Robin Feldman Pens Washington Post Op-Ed on Vaccine and Drug Pricing
Professor Robin Feldman published an op-ed in the Washington Post in response to Health and Human Services Secretary Alex Azar’s comment that he couldn’t promise a coronavirus vaccine would be made available to Americans who couldn’t afford the medicine.
The op-ed, “President Trump’s coronavirus response highlights a flawed drug pricing system,” noted that while the administration’s response outraged Democrats, “Azar’s comments reflected less his priorities than our broader system, which dictates that, even in the face of a public health threat, the cost of drugs could well be prohibitive for many who need them because of runaway pricing.”
Feldman, Arthur J. Goldberg Distinguished Professor of Law and Director of the UC Law SF Center for Innovation (C4i), writes that prescription drug prices have soared. A critical mechanism for containing prescription drug prices is the formulary system. Feldman reveals the role the formulary system and health insurance plans play in rising drug prices in her recently published study, The Devil in the Tiers.
Health plan tiering should reflect the cost of a drug, as well as reward patients who choose generics over brands.
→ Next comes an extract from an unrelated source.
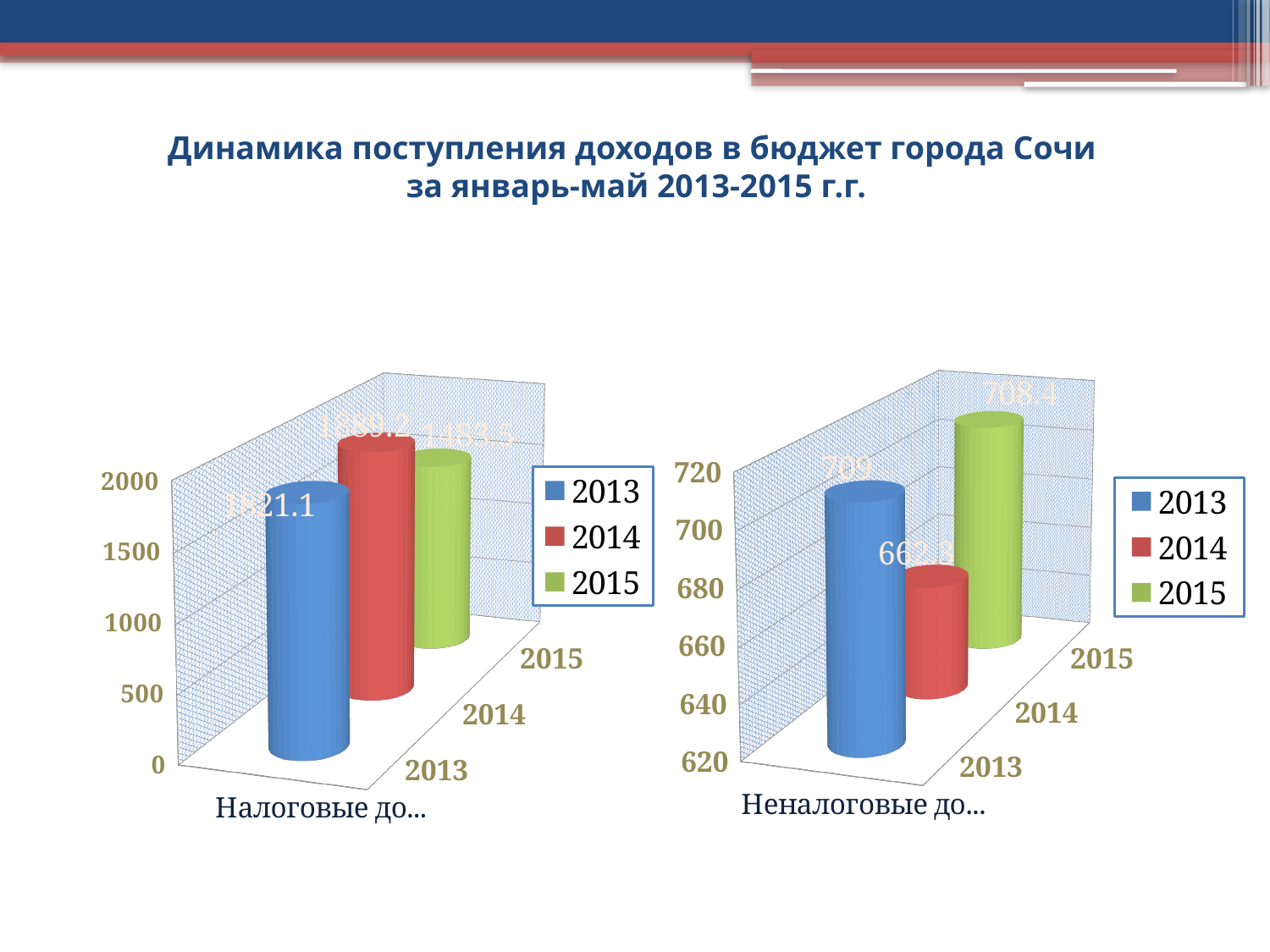
On the left chart (Налоговые доходы), which year has the highest value? 2014 On the right chart (Неналоговые доходы), which year has the lowest value? 2014 On the left chart (Налоговые доходы), what is the difference between the 2013 value and the 2015 value? 337.6 On the left chart (Налоговые доходы), what is the value for 2013? 1821.1 How many series does the legend of the left chart list? 3 What kind of chart is the right chart (Неналоговые доходы)? bar chart On the right chart (Неналоговые доходы), is the value for 2014 greater or less than 680? less On the left chart (Налоговые доходы), is the value for 2015 greater or less than 1000? greater On the right chart (Неналоговые доходы), what is the value for 2015? 708.4 On the left chart (Налоговые доходы), what is the value for 2015? 1483.5 On the right chart (Неналоговые доходы), what is the value for 2013? 709 On the left chart (Налоговые доходы), which year has the lowest value? 2015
However, the C4i study analyzing Medicare claims from 1 million patients over an eight-year period (2010 to 2017) shows widespread formulary manipulations:
- From 2010-2017, the percentage of generics on the most-preferred tier dropped from 73% to 28%.
- During the same period, the percentage of drugs placed on inappropriate tiers in relation to drugs with the same active ingredient increased from 47% to 74%.
- The average out-of-pocket payment tripled in Medicare plans from the most-preferred tier to the next, which hurts patients. Yet, the health plan pays roughly the same amount for generics on both tiers. Thus, by moving generic drugs onto pricier tiers, the health plan is pocketing more money for drugs that cost them the same amount.
- Considering nothing but patient out-of-pocket costs and payments from the federal the low-income-subsidy program, these formulary abuses wasted $13.25 billion dollars over the eight-year period, with the waste rising significantly across time.
Further, Feldman noted that the drug rebate system may be driving up prices.
She concludes in the op-ed:
“There is a simple, elegant solution that could help return formulary tiering to its intended path: requiring that health plans use list price as the basis for tier placement. Although perhaps counterintuitive, basing tiering on list price has the potential to realign incentives within the formulary system. Hidden rebate deals would become less appealing to drug companies if their drugs couldn’t secure a better position on the formulary in return. At the same time, drug companies with high prices would find their drugs deeply disadvantaged, making price increases less attractive in the first place and eliminating the need for rebates. In other words, basing tiering on list price would unwind a vicious cycle.
“We need a functioning generics market if we hope to constrain prescription drug markets, and formulary reform is a critical step in supporting it. If generic markets are not competitive and thriving, little ground can be gained. Although there is no silver bullet, basing tiering on list price is a streamlined approach for cutting through a wide swath of perverse incentives and manipulations. After all, at the end of the day, it is the price that matters.”
The full Washington Post op-ed can be found here. The full study can be accessed at The Devil in the Tiers.
Feldman’s work focuses on the role of intellectual property law in technology and innovation, drug pricing and health care law, and artificial intelligence and data. Her most recent book is Drugs, Money, & Secret Handshakes: The Unstoppable Growth of Prescription Drug Prices (Cambridge 2019).